## Requirement:
Print every one of the entries below word for word, changing nothing.

## Excerpts from a spatial dataset:
#####
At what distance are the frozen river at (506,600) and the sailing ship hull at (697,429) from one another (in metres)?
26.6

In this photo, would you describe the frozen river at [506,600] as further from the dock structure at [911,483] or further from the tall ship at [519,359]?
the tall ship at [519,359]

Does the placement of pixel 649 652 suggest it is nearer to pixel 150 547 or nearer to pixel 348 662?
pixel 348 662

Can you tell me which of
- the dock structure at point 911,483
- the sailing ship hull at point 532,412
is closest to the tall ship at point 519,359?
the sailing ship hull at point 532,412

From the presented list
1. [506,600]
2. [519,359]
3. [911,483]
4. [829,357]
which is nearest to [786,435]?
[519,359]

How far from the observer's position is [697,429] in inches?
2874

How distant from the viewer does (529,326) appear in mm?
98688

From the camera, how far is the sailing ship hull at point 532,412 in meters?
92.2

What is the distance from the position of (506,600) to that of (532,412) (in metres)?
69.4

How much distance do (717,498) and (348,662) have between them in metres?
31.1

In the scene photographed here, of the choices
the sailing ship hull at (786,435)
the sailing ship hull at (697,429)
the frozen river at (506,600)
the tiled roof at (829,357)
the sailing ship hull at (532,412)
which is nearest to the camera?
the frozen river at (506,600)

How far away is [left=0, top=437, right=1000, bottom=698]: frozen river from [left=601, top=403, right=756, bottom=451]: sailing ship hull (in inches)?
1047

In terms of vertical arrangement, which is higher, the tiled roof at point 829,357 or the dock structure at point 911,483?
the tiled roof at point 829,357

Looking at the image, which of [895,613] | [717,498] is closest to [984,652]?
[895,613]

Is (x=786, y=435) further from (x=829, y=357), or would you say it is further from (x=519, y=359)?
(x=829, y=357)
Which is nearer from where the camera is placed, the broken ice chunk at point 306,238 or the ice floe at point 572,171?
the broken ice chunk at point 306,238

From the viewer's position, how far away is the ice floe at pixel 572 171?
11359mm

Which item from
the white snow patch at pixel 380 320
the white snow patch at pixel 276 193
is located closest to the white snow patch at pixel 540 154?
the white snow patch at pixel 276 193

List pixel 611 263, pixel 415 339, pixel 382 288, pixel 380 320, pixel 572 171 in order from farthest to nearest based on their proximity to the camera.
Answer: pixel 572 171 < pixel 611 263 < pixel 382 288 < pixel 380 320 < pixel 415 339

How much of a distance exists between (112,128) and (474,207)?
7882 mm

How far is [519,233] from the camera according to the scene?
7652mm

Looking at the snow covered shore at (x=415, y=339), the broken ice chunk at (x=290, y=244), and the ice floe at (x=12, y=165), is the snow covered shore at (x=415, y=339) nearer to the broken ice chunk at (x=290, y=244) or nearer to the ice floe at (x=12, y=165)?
#####
## Reply to the task:
At what distance are the frozen river at (506,600) and the sailing ship hull at (697,429) from one another (in metres)?
26.6

In this photo, would you describe the frozen river at [506,600] as further from the dock structure at [911,483] or further from the tall ship at [519,359]?
the tall ship at [519,359]

Does the placement of pixel 649 652 suggest it is nearer to pixel 150 547 or nearer to pixel 348 662?
pixel 348 662

Can you tell me which of
- the dock structure at point 911,483
- the sailing ship hull at point 532,412
is closest to the tall ship at point 519,359?
the sailing ship hull at point 532,412

From the presented list
1. [506,600]
2. [519,359]
3. [911,483]
4. [829,357]
which is nearest to [786,435]?
[519,359]

How far from the observer's position is [697,429] in inches?
2874

How distant from the viewer does (529,326) appear in mm?
98688

From the camera, how far is the sailing ship hull at point 532,412 in meters?
92.2

What is the distance from the position of (506,600) to that of (532,412) (in metres)?
69.4

How much distance do (717,498) and (348,662) have between them in metres?
31.1

In the scene photographed here, of the choices
the sailing ship hull at (786,435)
the sailing ship hull at (697,429)
the frozen river at (506,600)
the tiled roof at (829,357)
the sailing ship hull at (532,412)
which is nearest to the camera?
the frozen river at (506,600)

How far away is [left=0, top=437, right=1000, bottom=698]: frozen river from [left=601, top=403, right=756, bottom=451]: sailing ship hull (in inches)?
1047

In terms of vertical arrangement, which is higher, the tiled roof at point 829,357 or the dock structure at point 911,483?
the tiled roof at point 829,357

Looking at the image, which of [895,613] | [717,498] is closest to [984,652]?
[895,613]

Is (x=786, y=435) further from (x=829, y=357), or would you say it is further from (x=519, y=359)?
(x=829, y=357)
Which is nearer from where the camera is placed, the broken ice chunk at point 306,238 or the ice floe at point 572,171?
the broken ice chunk at point 306,238

From the viewer's position, how far away is the ice floe at pixel 572 171?
11359mm

Which item from
the white snow patch at pixel 380 320
the white snow patch at pixel 276 193
is located closest to the white snow patch at pixel 540 154?
the white snow patch at pixel 276 193

List pixel 611 263, pixel 415 339, pixel 382 288, pixel 380 320, pixel 572 171 in order from farthest to nearest based on their proximity to the camera.
Answer: pixel 572 171 < pixel 611 263 < pixel 382 288 < pixel 380 320 < pixel 415 339

How much of a distance exists between (112,128) and (474,207)?
7882 mm

How far is [519,233] from the camera according to the scene?
7652mm

Looking at the snow covered shore at (x=415, y=339), the broken ice chunk at (x=290, y=244), and the ice floe at (x=12, y=165), is the snow covered shore at (x=415, y=339) nearer to the broken ice chunk at (x=290, y=244) or nearer to the ice floe at (x=12, y=165)?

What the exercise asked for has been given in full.